Long before the funeral train had reached the top of the altitude. Ralph had walked over the more rugged parts of the pass, and had satisfied himself that there was no danger to be apprehended on this score. The ghyll was swollen by the thaw. The waters fell heavily over the great stones, and sent up clouds of spray, which were quickly dissipated by the wind. Huge hillocks of yellow foam gathered in every sheltered covelet. The roar of the cataract in the ravine silenced the voice of the tempest that raged above it.
From the heights of the Great Gable the wind came in all but overpowering gusts across the top of the pass. Ralph had been thrown off his feet at one moment by the fierceness of a terrific blast. It was the same terrible storm that began on the night of his father’s death. Ralph had at first been anxious for the safety of the procession that was coming, but he had found a more sheltered pathway under a deep line of furze bushes, and through this he meant to pioneer the procession when it arrived. There was one gap in the furze at the mouth of a tributary ghyll. The wind was strong in this gap, which seemed like a natural channel to carry it southward; but the gap was narrow, it would soon be crossed.
From the desultory labor of such investigations Ralph returned again and again to the head of the great cleft and looked out into the distance of hills and dales. The long coat he wore fell below his knees, and was strapped tightly with a girdle. He wore a close-fitting cap, from beneath which his thick hair fell in short wavelets that were tossed by the wind. His dog, Laddie, was with him.
Ralph took up a position within the shelter of a bowlder, and waited long, his eyes fixed on the fell six miles down the dale.

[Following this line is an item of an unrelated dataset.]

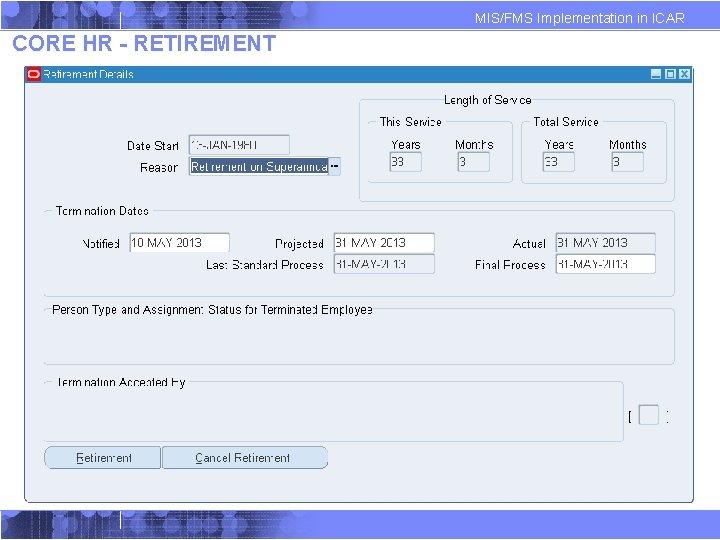 MIS/FMS Implementation in ICAR CORE HR - RETIREMENT MIS/FMS Implementation in ICAR CORE HR - RETIREMENT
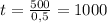 t = \frac{500}{0,5} = 1000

The procession emerged at length. The chill and cheerless morning seemed at once to break into a spring brightness—there at least, if not here. Through the leaden wintry sky the sun broke down the hilltop at that instant in a shaft of bright light. It fell like an oasis over the solemn company walking there. Then the shaft widened and stretched into the dale, and then the mists that rolled midway between him and it passed away, and a blue sky was over all.
“Which way now?”
“Well, I reckon there be two roads; maybe you’d like—”
“Which way now? Quick, and no clatter!”
“Then gang your gate down between Dale Head and Grey Knotts as far as Honister.”
“Let’s hope you’re a better guide than constable, young man, or, as that old fellow said in the road this morning, we’ll fley the bird and not grip him. Your clattering tongue had served us a scurvy trick, my man; let your head serve us in better stead, or mayhap you’ll lose both—who knows?”
The three men rode as fast as the uncertain pathway between the mountains would allow. Mr. Garth mumbled something beneath his breath. He was beginning to wish himself well out of an ungracious business. Not even revenge sweetened by profit could sustain his spirits under the battery of the combined ridicule and contempt of the men he had undertaken to serve.